● **Page excerpt**:
☆ ☆ ☆ ☆ ☆ ☆ ☆

LINCOLN — Hopelessness arrived early this year.
It fell out of the sky like a piano on Memorial Stadium, though the locals are numb to the feeling. Play it again, Bo.
This is the part where we say the season isn't over. Not by a long shot. But speaking of long shots, would you like us to wake you when the Huskers win the Big Ten?
For one half on a beautiful Saturday, it was OK to dream. They teased us. NU was up on UCLA 21-3 late in the second quarter. The Bruins were the ones who didn't answer the bell. And it looked like we had a football season.
Then we had a second half.
The Huskers were outscored 31-0 in the second half. Up by 18, lose by 20. Don't even bother trying to rank this collapse. Who cares? At some point, they all look the same.
And that's a problem, potentially a big problem for Bo Pelini, as fans trudged over the bridge or toward downtown Lincoln. Will they be back? Of course. Husker fans always come back, don't they?
I got the first Husker fan email late in the fourth quarter. Fire Bo. It will be loud this week. This will be the dialogue now for the next six weeks, as the bye weeks and Illinois and Purdues are lined up. Bo has made himself the story. We've seen and heard this before in Lincoln. And once these things start, it takes moving a mountain to stop them.
There are nine games left — five in a decisive November — for Pelini to change the conversation. But short of winning the Big Ten, what happened Saturday will be a stain that the sixth-year coach can't wash off.
The alternative is that people stop talking about it altogether, but that's hardly a desirable option. Apathy is a big-time coach's enemy.
How did this happen again? That is the crux of the problem. Nobody here knows.

☆ ☆ ☆ ☆ ☆ ☆ ☆

● **What you need to do**:
Answer these from the column on the Huskers' loss to UCLA:
1. What was the score late in the second quarter?
2. By what score were the Huskers outscored in the second half?
3. How many games are left for Pelini, and how many of them fall in November?
Nothing in the listing is needed here.

● **Data section**:
☆ ☆ ☆ ☆ ☆ ☆ ☆

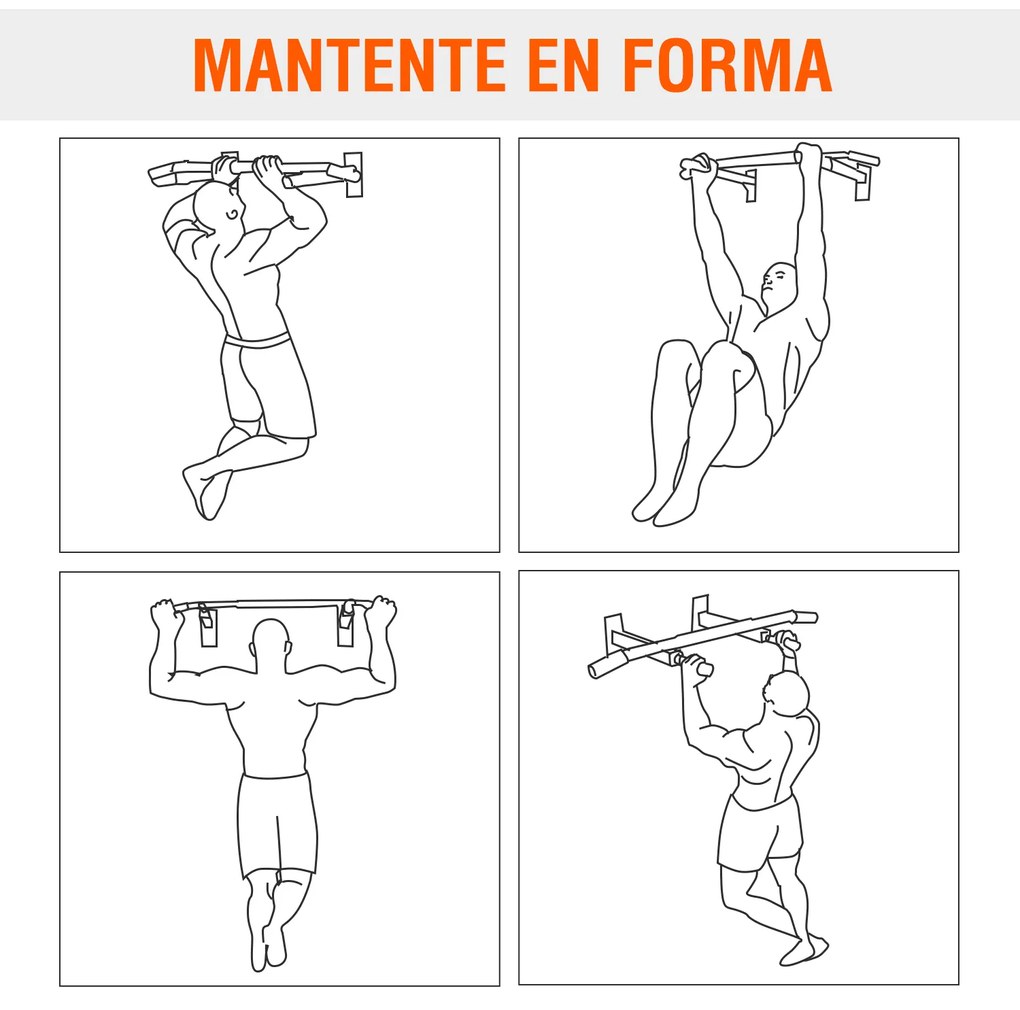 MANTENTE EN FORMA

☆ ☆ ☆ ☆ ☆ ☆ ☆

● **Finished task**:
1. NU led UCLA 21-3.
2. 31-0.
3. Nine games, five of them in November.